§ ACTION ITEM
Copy the stretch of the load balancer text from "Static IP per" through "trading, real-time systems)", putting "sub-millisecond latency" in place of "microsecond latency".

§ STUDY TEXT
····················

Example ALB routing configuration:

ALB distributes traffic across target groups based on listener rules. Each target group contains a set of backend servers (EC2 instances, ECS tasks, Lambda functions, or IP addresses). Health checks determine which targets receive traffic.

ALB Health Checks

ALBs continuously send health check requests to backend targets. Unhealthy targets are removed from rotation automatically.

Health check configuration:

Protocol: HTTP or HTTPS
Path: URL path to check (e.g., /health)
Interval: Seconds between checks (5-300, default 30)
Timeout: Seconds to wait for response (2-120, default 5)
Healthy threshold: Consecutive successes required to mark healthy (2-10, default 5)
Unhealthy threshold: Consecutive failures required to mark unhealthy (2-10, default 2)

Application health check endpoint example (Spring Boot):

@RestController
public class HealthCheckController {

    private final DatabaseHealthIndicator dbHealth;
    private final CacheHealthIndicator cacheHealth;

    @GetMapping("/health")
    public ResponseEntity<HealthStatus> health() {
        boolean healthy = dbHealth.isHealthy() && cacheHealth.isHealthy();

        if (healthy) {
            return ResponseEntity.ok(new HealthStatus("UP"));
        } else {
            return ResponseEntity.status(HttpStatus.SERVICE_UNAVAILABLE)
                .body(new HealthStatus("DOWN"));
        }
    }
}

The health endpoint returns 200 OK when healthy, 503 Service Unavailable when unhealthy. ALBs use HTTP status codes to determine health - 2xx/3xx indicate healthy, 4xx/5xx indicate unhealthy. See Spring Boot health checks for production health check patterns.

Network Load Balancer (NLB)

Network Load Balancer operates at OSI Layer 4 (TCP/UDP/TLS) and routes traffic based on IP protocol data, providing ultra-low latency and high throughput.

Key features:

Static IP per AZ: Each NLB has a static IP address (or Elastic IP) per availability zone
Extreme performance: Handles millions of requests per second with microsecond latency
Preserve source IP: Client IP addresses are preserved (not translated to load balancer IP)
TCP/UDP/TLS protocols: Not limited to HTTP/HTTPS
TLS termination: Decrypt TLS at load balancer
PrivateLink support: Expose services via VPC endpoints

NLB use cases:

TCP/UDP applications (databases, game servers, IoT protocols)
Extreme performance requirements (financial trading, real-time systems)
Static IP requirements (whitelisting, DNS A records)
Preserving client IP addresses (logging, security controls)

Unlike ALB, NLB preserves the client source IP address. Backend servers see the actual client IP rather than the load balancer IP. This enables IP-based access controls, geographic restrictions, and accurate client logging.

····················

§ DATASET EXTRACT
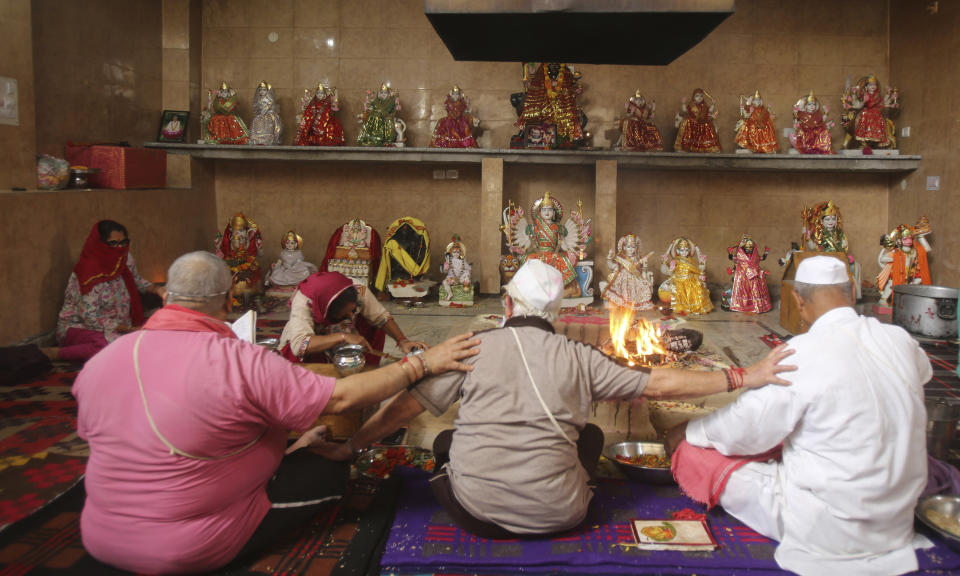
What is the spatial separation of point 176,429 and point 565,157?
7.45 meters

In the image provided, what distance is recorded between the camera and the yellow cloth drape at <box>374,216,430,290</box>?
922cm

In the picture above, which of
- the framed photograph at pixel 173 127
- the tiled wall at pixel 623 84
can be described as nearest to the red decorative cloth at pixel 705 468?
the tiled wall at pixel 623 84

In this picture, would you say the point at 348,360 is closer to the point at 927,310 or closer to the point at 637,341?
the point at 637,341

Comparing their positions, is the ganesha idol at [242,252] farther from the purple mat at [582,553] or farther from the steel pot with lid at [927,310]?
the steel pot with lid at [927,310]

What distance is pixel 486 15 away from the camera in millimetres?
3143

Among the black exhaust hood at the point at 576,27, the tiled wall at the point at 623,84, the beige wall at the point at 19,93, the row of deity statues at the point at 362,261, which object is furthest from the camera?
the tiled wall at the point at 623,84

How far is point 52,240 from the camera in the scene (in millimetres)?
6680

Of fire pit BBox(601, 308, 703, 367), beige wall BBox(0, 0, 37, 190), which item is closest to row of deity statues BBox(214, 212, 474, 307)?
beige wall BBox(0, 0, 37, 190)

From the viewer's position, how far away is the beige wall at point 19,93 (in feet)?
20.7

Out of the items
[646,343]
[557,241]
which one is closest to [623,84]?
[557,241]

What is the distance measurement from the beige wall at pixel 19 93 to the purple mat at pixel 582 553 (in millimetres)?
5467

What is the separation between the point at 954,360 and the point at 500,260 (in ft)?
16.6

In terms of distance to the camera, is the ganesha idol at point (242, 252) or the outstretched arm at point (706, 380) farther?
the ganesha idol at point (242, 252)

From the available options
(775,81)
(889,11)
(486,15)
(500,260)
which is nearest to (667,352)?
(486,15)
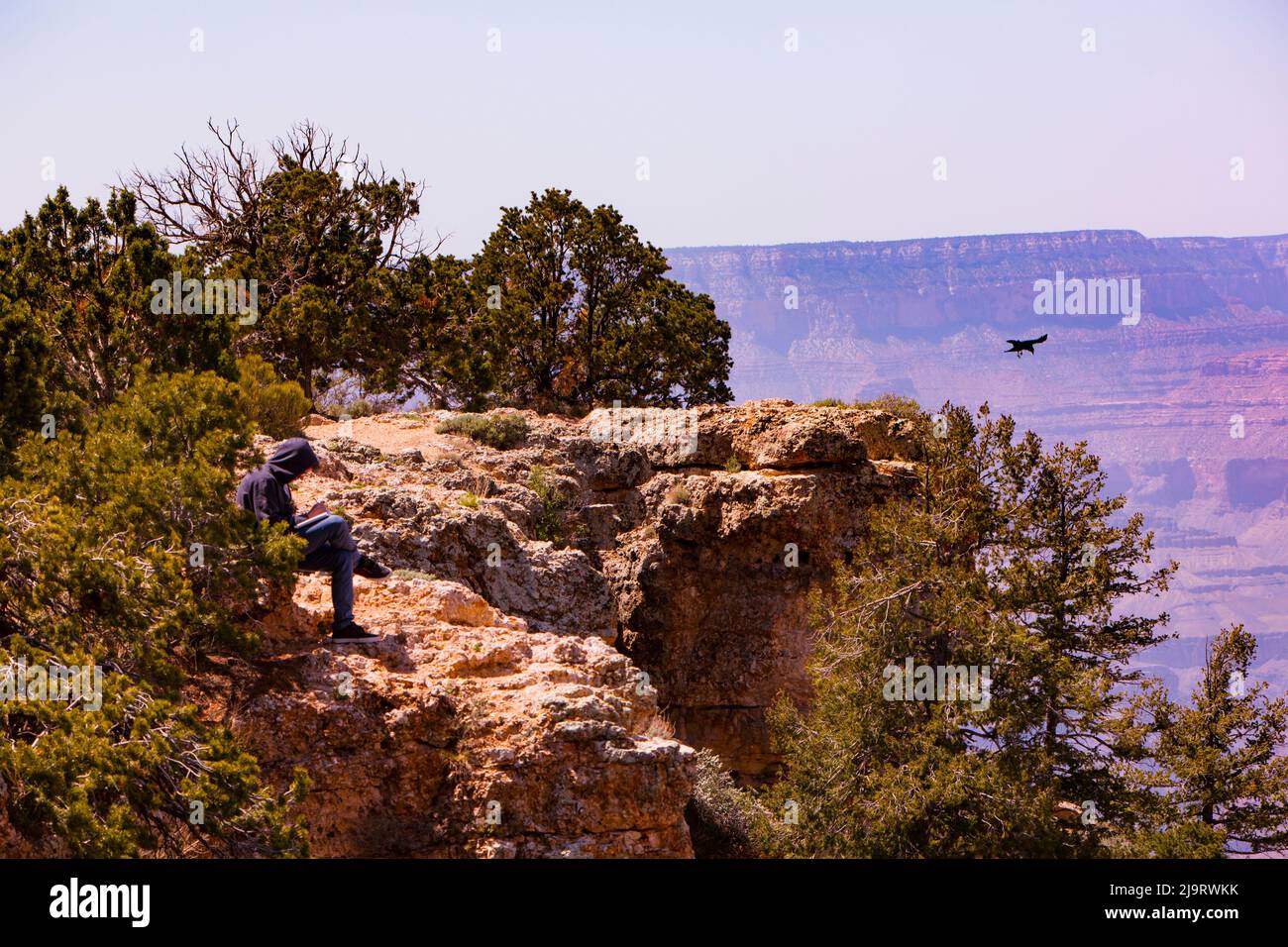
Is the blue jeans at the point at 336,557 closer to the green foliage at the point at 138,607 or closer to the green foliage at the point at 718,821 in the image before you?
the green foliage at the point at 138,607

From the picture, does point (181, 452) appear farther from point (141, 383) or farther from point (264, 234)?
point (264, 234)

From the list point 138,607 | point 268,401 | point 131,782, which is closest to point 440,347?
point 268,401

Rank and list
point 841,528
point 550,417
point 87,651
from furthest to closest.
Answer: point 550,417 → point 841,528 → point 87,651

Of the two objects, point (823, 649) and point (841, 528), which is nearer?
point (823, 649)

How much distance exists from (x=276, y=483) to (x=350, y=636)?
4.65ft

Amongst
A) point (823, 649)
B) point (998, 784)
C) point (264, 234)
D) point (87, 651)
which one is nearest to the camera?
point (87, 651)

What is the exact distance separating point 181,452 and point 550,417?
55.3ft

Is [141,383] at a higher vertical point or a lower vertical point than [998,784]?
higher

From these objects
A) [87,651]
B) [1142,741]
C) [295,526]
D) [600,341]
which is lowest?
[1142,741]

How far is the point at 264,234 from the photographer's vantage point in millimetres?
37750

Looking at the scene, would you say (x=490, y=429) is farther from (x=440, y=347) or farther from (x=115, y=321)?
(x=440, y=347)

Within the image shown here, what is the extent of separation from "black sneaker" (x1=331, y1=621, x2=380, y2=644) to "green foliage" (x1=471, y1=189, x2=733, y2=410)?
83.4ft

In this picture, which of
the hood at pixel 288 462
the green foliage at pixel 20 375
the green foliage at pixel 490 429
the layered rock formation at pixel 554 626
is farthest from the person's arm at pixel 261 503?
the green foliage at pixel 490 429
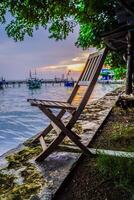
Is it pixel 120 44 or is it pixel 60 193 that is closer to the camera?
pixel 60 193

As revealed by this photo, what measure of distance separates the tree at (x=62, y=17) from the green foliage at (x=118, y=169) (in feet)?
14.0

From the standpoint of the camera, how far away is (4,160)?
4.39 m

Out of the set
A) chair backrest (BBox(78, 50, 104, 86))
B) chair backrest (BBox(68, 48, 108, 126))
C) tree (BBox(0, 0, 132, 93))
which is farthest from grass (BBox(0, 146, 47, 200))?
tree (BBox(0, 0, 132, 93))

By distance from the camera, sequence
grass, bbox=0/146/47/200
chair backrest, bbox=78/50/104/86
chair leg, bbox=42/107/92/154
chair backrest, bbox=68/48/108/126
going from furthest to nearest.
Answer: chair backrest, bbox=78/50/104/86
chair backrest, bbox=68/48/108/126
chair leg, bbox=42/107/92/154
grass, bbox=0/146/47/200

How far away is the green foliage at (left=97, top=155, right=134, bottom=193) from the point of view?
10.8 feet

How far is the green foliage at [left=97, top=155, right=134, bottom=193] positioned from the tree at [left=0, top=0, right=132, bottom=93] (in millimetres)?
4257

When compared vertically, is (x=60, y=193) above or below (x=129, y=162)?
below

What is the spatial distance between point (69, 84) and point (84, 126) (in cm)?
14345

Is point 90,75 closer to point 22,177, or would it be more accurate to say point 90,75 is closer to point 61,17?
point 22,177

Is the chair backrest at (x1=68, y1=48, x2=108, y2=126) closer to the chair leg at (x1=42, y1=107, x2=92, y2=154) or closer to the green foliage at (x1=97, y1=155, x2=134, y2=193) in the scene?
the chair leg at (x1=42, y1=107, x2=92, y2=154)

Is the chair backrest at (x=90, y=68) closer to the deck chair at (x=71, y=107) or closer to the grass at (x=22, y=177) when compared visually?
the deck chair at (x=71, y=107)

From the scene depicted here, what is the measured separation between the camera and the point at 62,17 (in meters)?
12.0

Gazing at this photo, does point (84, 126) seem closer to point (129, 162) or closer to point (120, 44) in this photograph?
point (129, 162)

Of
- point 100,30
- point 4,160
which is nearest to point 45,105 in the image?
point 4,160
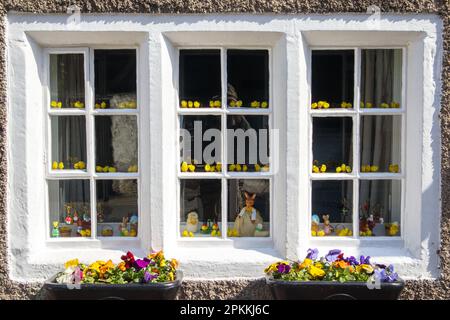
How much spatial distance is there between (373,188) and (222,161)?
1.19 m

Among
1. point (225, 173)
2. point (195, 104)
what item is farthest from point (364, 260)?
point (195, 104)

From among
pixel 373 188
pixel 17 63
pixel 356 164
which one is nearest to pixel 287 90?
pixel 356 164

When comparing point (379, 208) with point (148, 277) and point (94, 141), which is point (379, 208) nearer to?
Answer: point (148, 277)

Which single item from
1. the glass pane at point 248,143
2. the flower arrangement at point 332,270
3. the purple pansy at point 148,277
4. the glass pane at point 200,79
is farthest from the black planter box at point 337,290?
the glass pane at point 200,79

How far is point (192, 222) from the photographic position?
13.0ft

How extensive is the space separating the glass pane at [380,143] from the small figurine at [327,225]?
1.48 feet

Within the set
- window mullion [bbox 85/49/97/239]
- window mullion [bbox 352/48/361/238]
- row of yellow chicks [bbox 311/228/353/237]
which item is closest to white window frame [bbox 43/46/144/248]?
window mullion [bbox 85/49/97/239]

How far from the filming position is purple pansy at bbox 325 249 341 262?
3.59 metres

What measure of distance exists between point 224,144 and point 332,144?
0.83 meters

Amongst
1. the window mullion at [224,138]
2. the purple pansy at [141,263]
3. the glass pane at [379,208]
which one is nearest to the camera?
the purple pansy at [141,263]

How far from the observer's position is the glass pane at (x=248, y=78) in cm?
389

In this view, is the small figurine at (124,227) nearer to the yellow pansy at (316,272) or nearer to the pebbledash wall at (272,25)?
the pebbledash wall at (272,25)

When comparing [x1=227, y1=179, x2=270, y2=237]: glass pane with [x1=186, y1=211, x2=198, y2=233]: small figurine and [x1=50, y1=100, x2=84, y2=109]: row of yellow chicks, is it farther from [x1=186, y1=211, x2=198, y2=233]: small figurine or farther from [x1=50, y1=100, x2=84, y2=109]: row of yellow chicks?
[x1=50, y1=100, x2=84, y2=109]: row of yellow chicks

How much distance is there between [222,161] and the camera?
3.91 meters
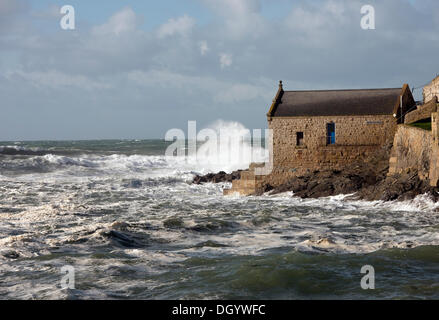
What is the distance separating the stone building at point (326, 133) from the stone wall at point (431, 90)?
19.1 feet

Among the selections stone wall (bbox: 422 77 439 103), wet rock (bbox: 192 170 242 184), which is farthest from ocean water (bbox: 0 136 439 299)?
stone wall (bbox: 422 77 439 103)

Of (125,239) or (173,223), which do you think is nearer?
(125,239)

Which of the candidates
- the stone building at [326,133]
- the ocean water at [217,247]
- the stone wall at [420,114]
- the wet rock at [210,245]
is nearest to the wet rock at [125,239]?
the ocean water at [217,247]

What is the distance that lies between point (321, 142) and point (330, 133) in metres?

····················

§ OUTPUT
Static IP per AZ: Each NLB has a static IP address (or Elastic IP) per availability zone
Extreme performance: Handles millions of requests per second with sub-millisecond latency
Preserve source IP: Client IP addresses are preserved (not translated to load balancer IP)
TCP/UDP/TLS protocols: Not limited to HTTP/HTTPS
TLS termination: Decrypt TLS at load balancer
PrivateLink support: Expose services via VPC endpoints

NLB use cases:

TCP/UDP applications (databases, game servers, IoT protocols)
Extreme performance requirements (financial trading, real-time systems)